Gwynne Richards – founder, Apprise Consulting

Warehouse Efficiency Award judge

SHD: How big an impact will robotics and advanced machinery have in the next five years on the logistics market?

Gwynne Richards: I believe it will have a major impact as we see more and more companies adopting advanced technologies in order to meet their customers’ demanding requirements and as they strive to achieve the perfect order.

Warehouses are becoming more technologically advanced with vision systems, robotic arms, driverless vehicles and autonomous robots further facilitating goods to person strategies.

Another challenge will be how to handle redundancy of staff. A certain percentage will be upskilled however what happens to the remainder. This moral question will be a significant challenge to HR departments, companies and Governments worldwide as developing nations compete with those who are already established.

Kirsten Tisdale – consultant, Aricia Limited

New Facility Award judge

SHD: What questions are operators asking themselves before investing in a new or upgraded facility? Are they the right ones? If not, what should the questions and answers be behind such investments?
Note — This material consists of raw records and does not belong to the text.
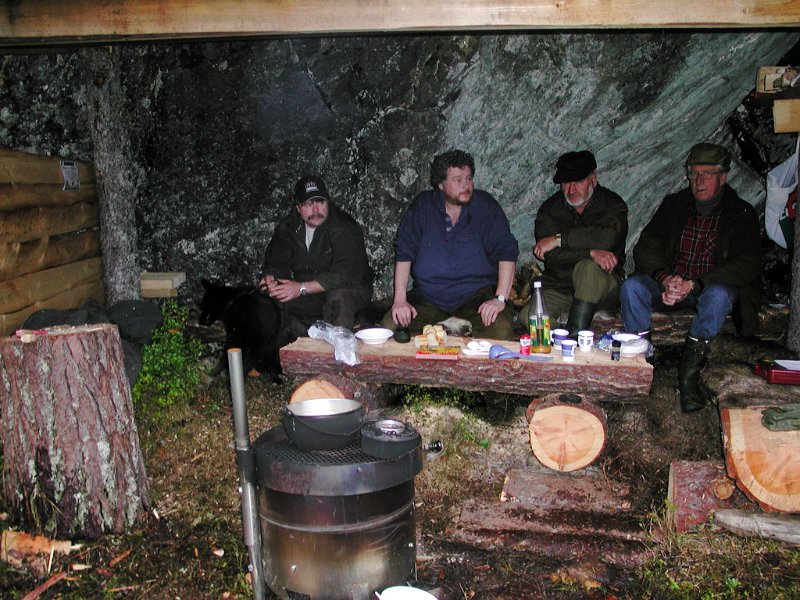 Epsn0002.jpg - Førjakt-samling i nybygd gapahuk på Kattjønnmyra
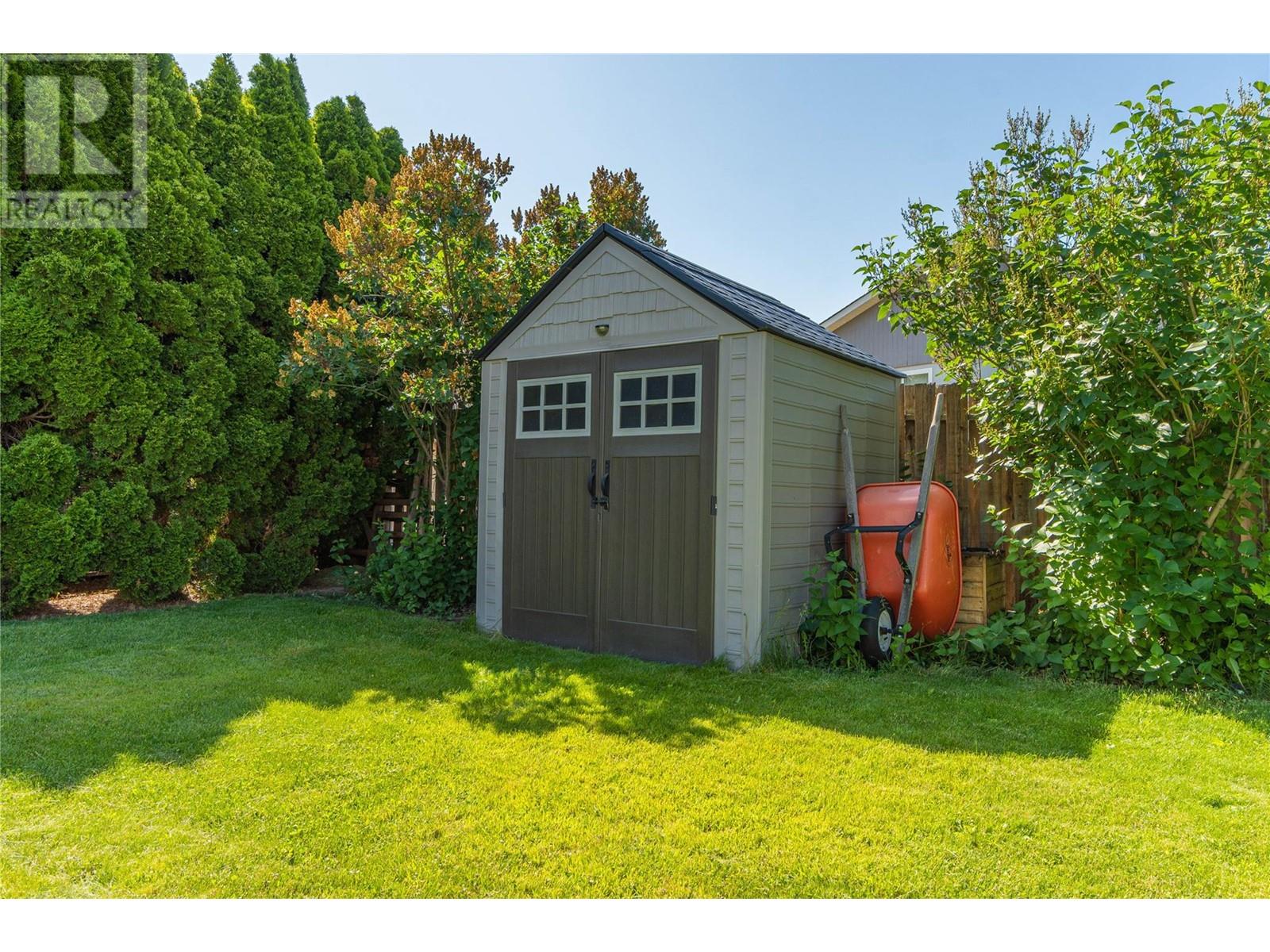 2321 Young Avenue, Kamloops, British Columbia  V2B 4M7 - Photo 15 - 10350779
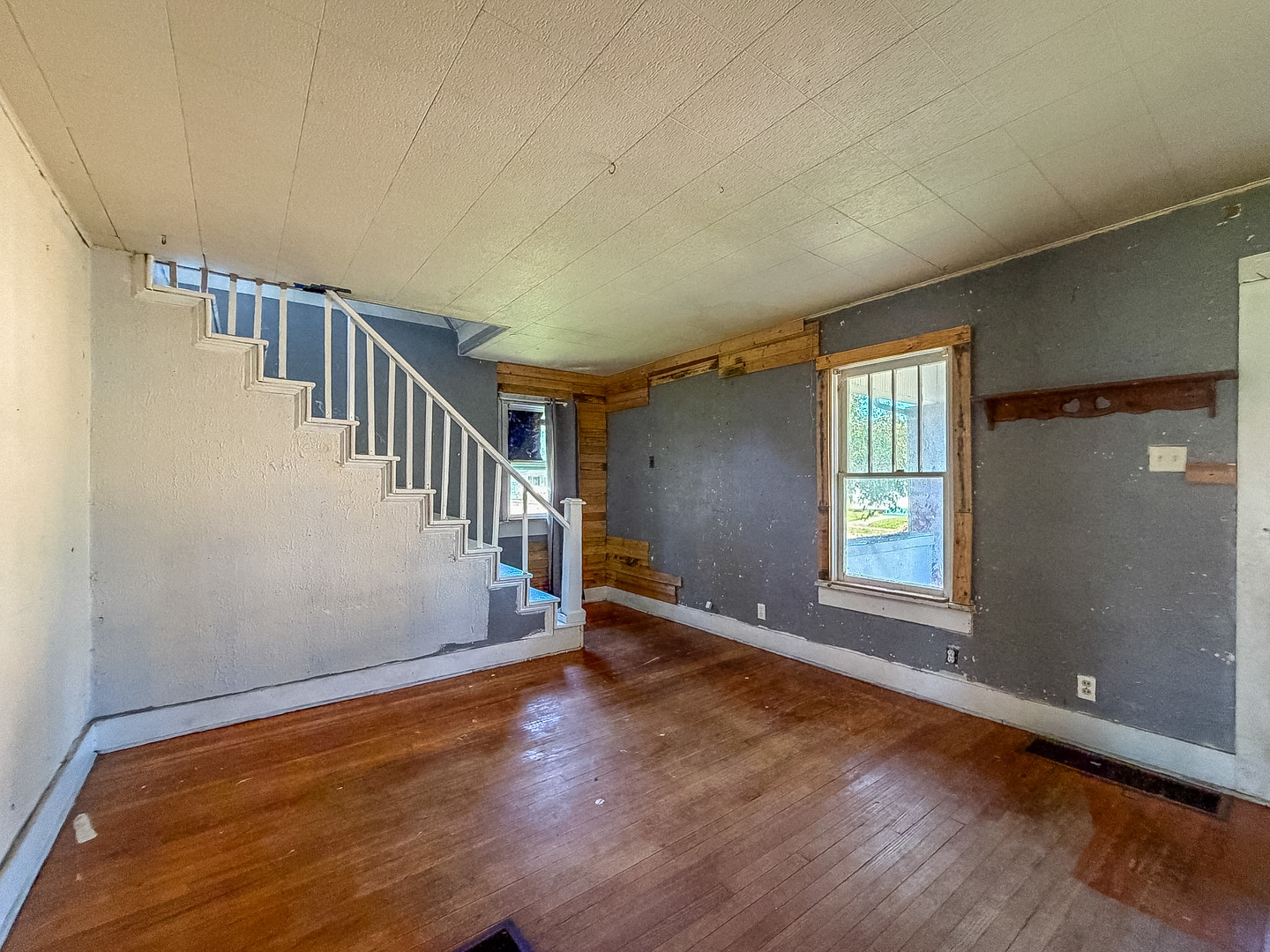 931 1st Street Property Photo 7
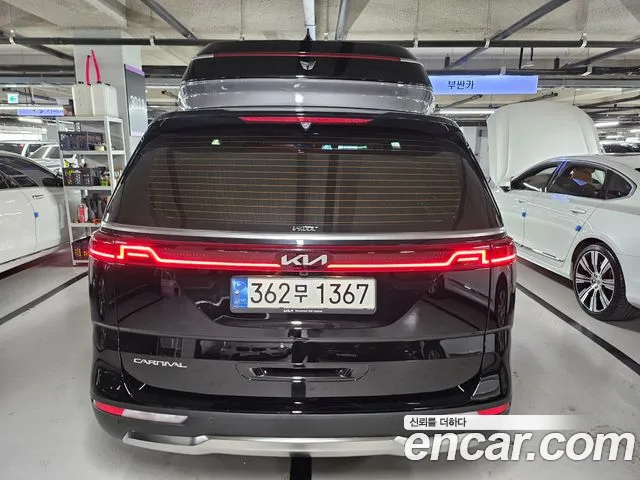 Kia Carnival Generation 4 — Фото автомобиля 2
Kirsten Tisdale (KT): Last year in answering a question at this stage of the judging process, I looked very much ‘inside the box’. So this year, I’ve taken a look at some wider issues.

SHD: Planning for change starts with ‘what needs to be accommodated by when?’ But the opportunity can lie in ‘where’ and ‘who’, as much as in ‘how’ and ‘how much’:

KT: Is the location close enough to market? To deliver on time and reduce fuel for deliveries. Traditionally, property prices (along with land availability) in cities have distorted decisions in favour of out-of-town - this is starting to change. A more urban location may also mean access to a wider pool of potential staff.

Rob Riddleston – head of Transport & Logistics, Barclays Corporate Banking

Growth Award judge

SHD: Across many facets of the logistics market, from 3PLs, technology software through to last mile, there is strong competition. Has the intensity of competition heightened or has hindered a company’s rate of growth?

Rob Riddleston: Competition can only heighten company’s growth rates – at the end of the day the successful companies are those who adapt to customer needs, invest in new processes and staff ,  and adopt new technology.